Today, I had pansies, my mom's favorite, and lilies, Emma's favorite. I lay the bouquets of flowers where they should belong, alone with the other flowers that I had put there before. And just looking at the graves made me sad. I was the reason for this, I should be punished. Yet I wasn't.

A little over a year ago, they died. Summer, 2010. Some people would get over family dying be now, but not me. If they get over it easily, then they didn't really love them. I really loved my mom and Emma, and I don't know when I will ever get over it.

I felt the tears roll down my cheeks as I sat on the grass, legs drawn up to my chest. I didn't care about them though, no one saw me, so it was okay.

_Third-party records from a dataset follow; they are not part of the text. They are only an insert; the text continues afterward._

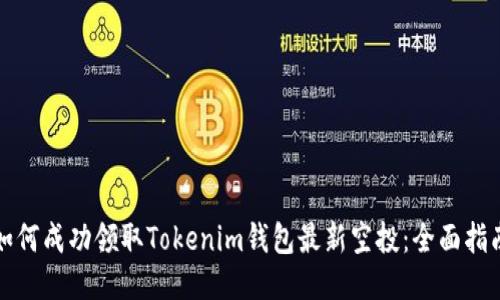 如何成功領(lǐng)取Tokenim錢包最新空投：全面指南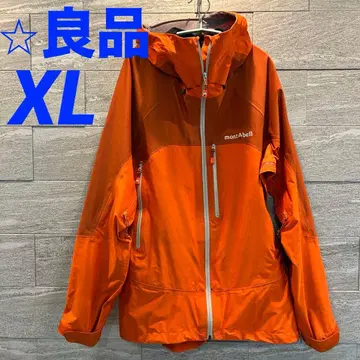 고품질 레어 XL 몽벨 코스믹 후드티 윈드브레이커 마운틴 후드티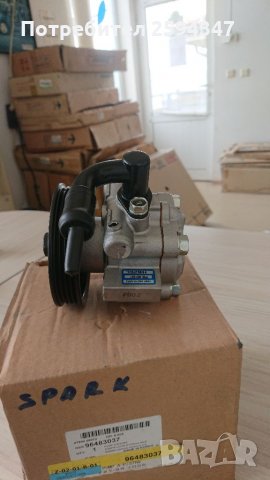 CHEVROLET SPARK ПОМПА ХИДРАВЛИЧНА GM, снимка 2 - Части - 32604338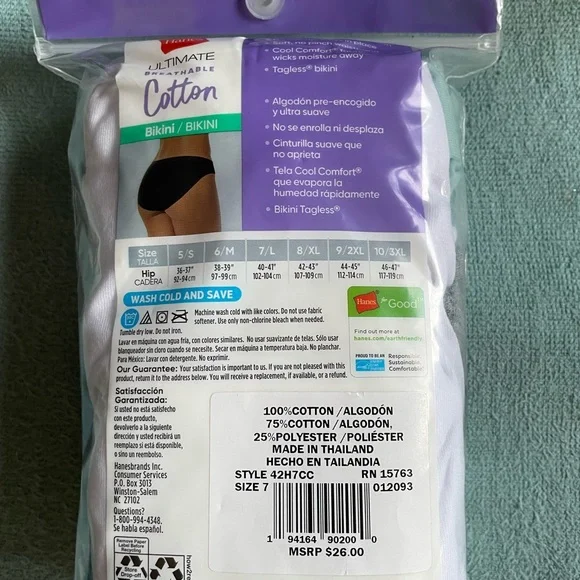 HANES Ultimate Breathable Cotton Bikinis Size 7 Tagless-7 pack - Picture 3 of 5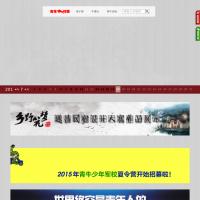 青年時報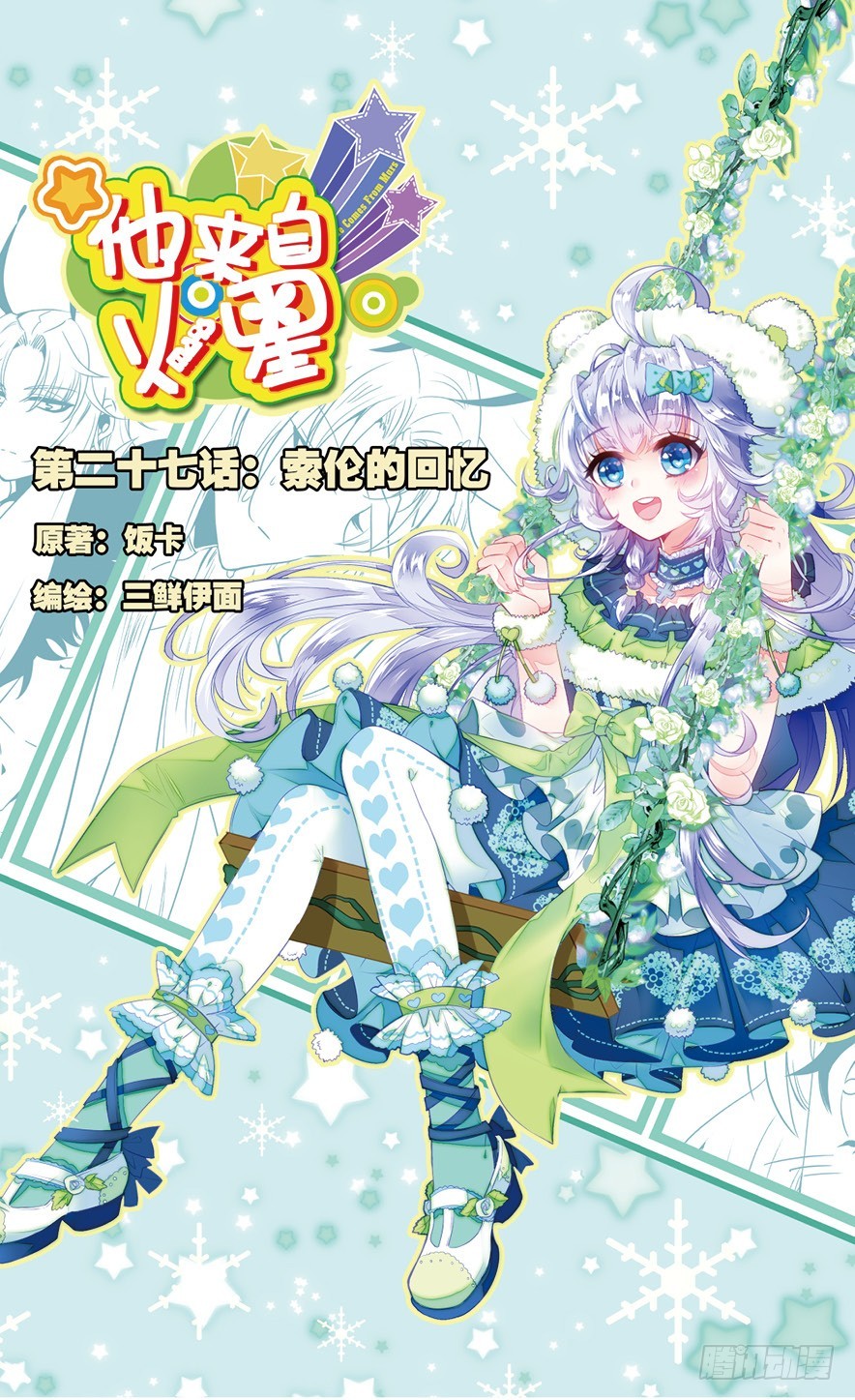 74 索伦的回忆（上）-第72话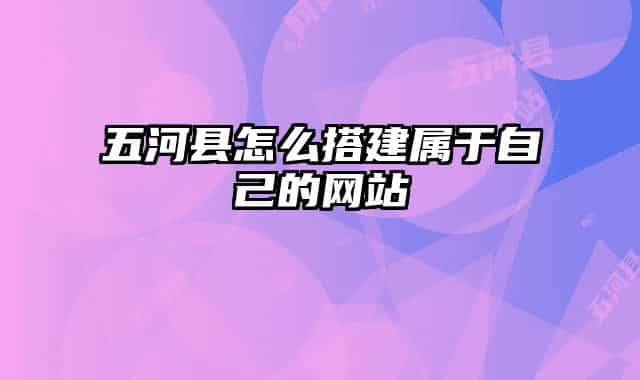 五河县怎么搭建属于自己的网站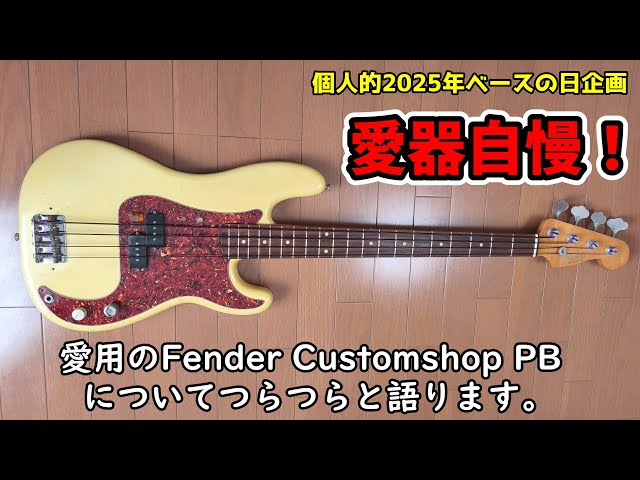 Introducing my favorite P-bass! [Personal Bass Day Project] - YouTube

I couldn't stand looking at them, but I did it anyways. Looking at the graves just made me angry at myself, making them loose their lives. I regret so much, yet I don't regret it either, and I end up confusing myself.

My emotions are just a jumbled mess every single day, and I have no idea how to sort it out, yet I don't want to see a therapist. I know I should, but no one likes therapists, even if they do try and help you, it won't work completely. And why would I want to spill everything to someone I hardly know? I haven't even told my dad the truth, and he's my dad.

"Dani," a voice whispered in my head. I was shocked, but I didn't move at all. I was too numb. "Dani, it's me."

This was my imagination, Emma wasn't talking to me in my head. Magic did exist, but dead talking to the living? I knew it didn't exist.

"Dani," Emma said again. I clutched my head, wanting the voice to get out. Why did I have to be imagining this now? The painful memories this place brought back was enough, but now Emma's voice in my imagination was torture. When would all this torture end?

I jumped up and ran away from the grave as fast as I could when I heard Emma say my name again. When I stopped, I was quite far, stopping by a tree to catch my breath.

"Danielle!" a sharp voice snapped. My head whipped around to the voice, glad that it wasn't Emma's voice in my head.

It was the Council. All three of them, having teleported just now. Just now, and that was for me; probably the worst time.

I knew that they would come around sometime. After all, I had let them down by not succeeding in protecting Emma. Now, they were most likely coming to punish me. What they had in stock for me, I would never know until now.

"I'm so, so, sorry," I told them. I was ashamed, embarrassed, angry, sad. I didn't even know exactly what I was feeling.

"Oh, it's okay. For now," Agamemnon told me. No, this had to be some sort of joke, how were they fine with this?